Single by Russell Dickerson

from the album Famous Back Home
- Released: March 10, 2025
- Recorded: 2024
- Genre: Country pop
- Length: 3:03
- Label: Triple Tigers
- Songwriters: Chris LaCorte; Jessie Jo Dillon; Chase McGill; Robert Hazard; Russell Dickerson;
- Producers: Russell Dickerson; Josh Kerr; Chris LaCorte;

Russell Dickerson singles chronology
| "Bones" (2024) | "Happen to Me" (2025) | "Worth Your Wild" (2025) |

Jonas Brothers singles chronology
| "I Can't Lose" (2025) | "Happen to Me" (2025) | "Coming Home This Christmas" (2025) |

Music video
- "Happen to Me" on YouTube

= Happen to Me =

2025 single by Russell Dickerson

"Happen to Me" is a song by American country music singer Russell Dickerson. It was released on March 10, 2025, as the second single from his fourth studio album, Famous Back Home. The song was written by Dickerson, Chris LaCorte, Jessie Jo Dillon, and Chase McGill and produced by Dickerson, Josh Kerr, and LaCorte.

==Background and promotion==
Dickerson recorded the song in 2024, at the same time that he recorded his song "Bones". It references "Girls Just Want to Have Fun" by Cyndi Lauper, and although not an interpolation, credits the song's composer Robert Hazard as a songwriter. "Happen to Me" gained significant popularity after a dance to the song went viral on the video-sharing platform TikTok. It was sent to country radio on March 10, 2025, being added to 66 stations.

==Composition==
"Happen to Me" is a country pop song. The lyrics follow a man meeting a woman who has recently broken up at the bar and spending a night out with her, involving dancing, singing, conversing and drinking. He falls in love with the woman without her knowing and is determined to cherish every moment, even if they may not see each other again.

==Music videos==
The music video for "Happen to Me" premiered on July 16, 2025, and was directed by Daniella Mason.

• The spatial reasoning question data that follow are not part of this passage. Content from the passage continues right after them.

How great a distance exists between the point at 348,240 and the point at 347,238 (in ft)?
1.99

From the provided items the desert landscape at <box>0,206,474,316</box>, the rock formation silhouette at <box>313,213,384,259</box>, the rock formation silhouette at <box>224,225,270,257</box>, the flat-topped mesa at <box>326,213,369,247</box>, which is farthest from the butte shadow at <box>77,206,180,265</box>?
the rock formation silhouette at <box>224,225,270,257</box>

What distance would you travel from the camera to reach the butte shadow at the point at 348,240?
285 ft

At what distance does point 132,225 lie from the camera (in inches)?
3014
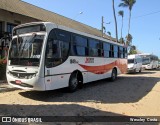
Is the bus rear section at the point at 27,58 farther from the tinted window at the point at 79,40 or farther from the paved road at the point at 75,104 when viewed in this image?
the tinted window at the point at 79,40

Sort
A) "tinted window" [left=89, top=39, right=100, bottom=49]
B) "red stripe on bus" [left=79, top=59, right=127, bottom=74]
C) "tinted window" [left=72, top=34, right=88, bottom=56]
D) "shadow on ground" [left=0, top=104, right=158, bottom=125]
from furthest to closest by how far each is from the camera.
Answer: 1. "tinted window" [left=89, top=39, right=100, bottom=49]
2. "red stripe on bus" [left=79, top=59, right=127, bottom=74]
3. "tinted window" [left=72, top=34, right=88, bottom=56]
4. "shadow on ground" [left=0, top=104, right=158, bottom=125]

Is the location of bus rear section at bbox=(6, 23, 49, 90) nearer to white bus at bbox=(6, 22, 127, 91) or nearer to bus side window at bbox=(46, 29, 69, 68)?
white bus at bbox=(6, 22, 127, 91)

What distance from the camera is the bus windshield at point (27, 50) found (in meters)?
10.0

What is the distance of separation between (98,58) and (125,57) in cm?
701

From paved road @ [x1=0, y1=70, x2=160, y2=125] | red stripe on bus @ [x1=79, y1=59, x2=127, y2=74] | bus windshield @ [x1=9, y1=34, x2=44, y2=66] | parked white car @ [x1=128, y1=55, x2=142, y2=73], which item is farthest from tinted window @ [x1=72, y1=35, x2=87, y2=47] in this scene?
parked white car @ [x1=128, y1=55, x2=142, y2=73]

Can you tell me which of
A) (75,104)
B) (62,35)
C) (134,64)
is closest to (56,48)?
(62,35)

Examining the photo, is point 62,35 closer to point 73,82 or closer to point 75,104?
point 73,82

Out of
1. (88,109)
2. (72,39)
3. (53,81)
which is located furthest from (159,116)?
(72,39)

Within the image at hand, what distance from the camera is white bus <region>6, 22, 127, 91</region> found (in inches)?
390

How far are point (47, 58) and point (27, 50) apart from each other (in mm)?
928

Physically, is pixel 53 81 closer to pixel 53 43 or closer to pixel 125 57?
pixel 53 43

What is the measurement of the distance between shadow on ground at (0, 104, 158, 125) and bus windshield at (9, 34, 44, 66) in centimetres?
197

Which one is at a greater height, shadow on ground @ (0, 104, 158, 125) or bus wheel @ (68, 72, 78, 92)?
bus wheel @ (68, 72, 78, 92)

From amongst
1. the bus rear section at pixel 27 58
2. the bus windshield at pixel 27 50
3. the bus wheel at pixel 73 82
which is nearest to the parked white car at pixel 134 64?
the bus wheel at pixel 73 82
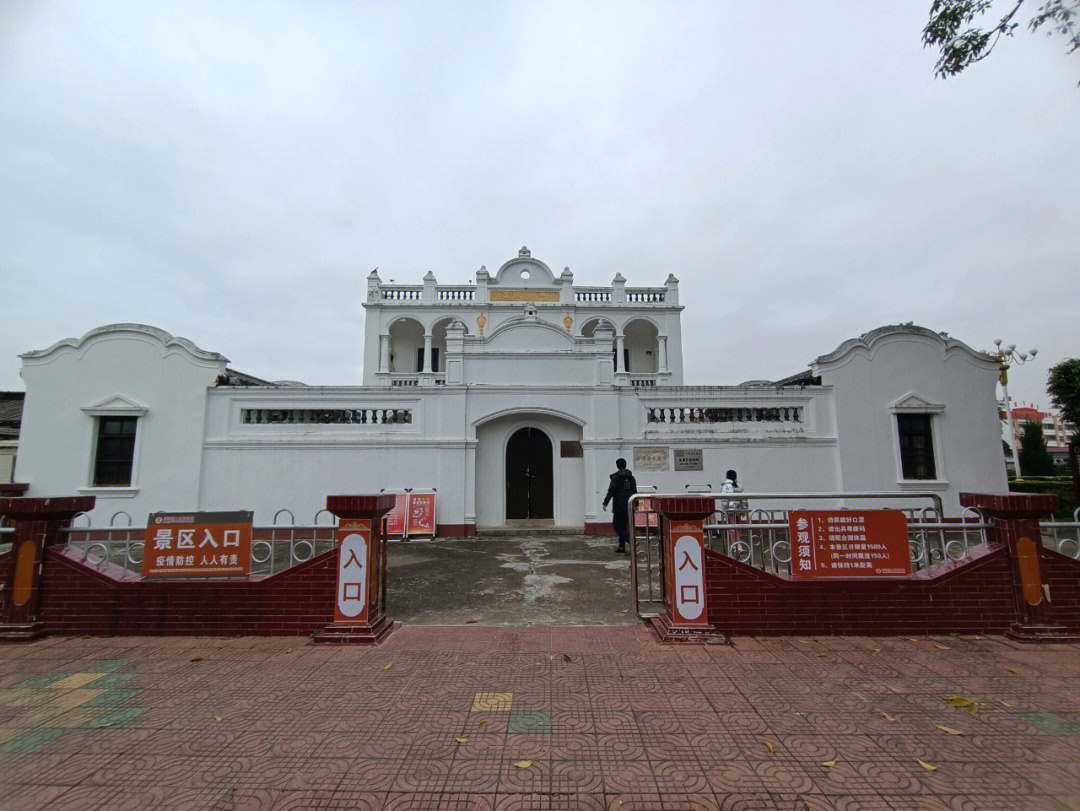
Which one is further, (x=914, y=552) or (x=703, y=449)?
(x=703, y=449)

On July 31, 2026, Dickerson made a cameo appearance in the Kidz Bop music video of their version of "Happen to Me", becoming the first country artist to appear in a music video with the KIDZ BOP kids.

==Live performance==
During the Jonas20: Greetings from Your Hometown Tour concert in Detroit on August 28, 2025, the Jonas Brothers invited Russell Dickerson to perform "Happen to Me" live on-stage with them, which later led to the recording of a new studio version of the song featuring the Jonas Brothers.

==Charts==

===Weekly charts===

Weekly chart performance for "Happen to Me"
| Chart (2025–2026) | Peak position |
|---|---|
| Australia Country Hot 50 (The Music) | 23 |
| Canada Hot 100 (Billboard) | 40 |
| Canada Country (Billboard) | 1 |
| UK Country Airplay (Radiomonitor) | 1 |
| US Billboard Hot 100 | 28 |
| US Adult Contemporary (Billboard) | 20 |
| US Adult Pop Airplay (Billboard) | 11 |
| US Country Airplay (Billboard) | 1 |
| US Hot Country Songs (Billboard) | 6 |
| US Pop Airplay (Billboard) | 23 |

===Year-end charts===

Year-end chart performance for "Happen to Me"
| Chart (2025) | Position |
|---|---|
| Canada (Canadian Hot 100) | 73 |
| Canada Country (Billboard) | 19 |
| US Billboard Hot 100 | 69 |
| US Country Airplay (Billboard) | 9 |
| US Hot Country Songs (Billboard) | 16 |

==Release history==

| Region | Date | Format | Label |
| United States | February 21, 2025 | Digital download | Triple Tigers |
| March 10, 2025 | Country radio |

== Certifications ==

Certifications for "Happen To Me"
| Region | Certification | Certified units/sales |
| United States (RIAA) | 2× Platinum | 2,000,000^{‡} |
^{‡} Sales+streaming figures based on certification alone.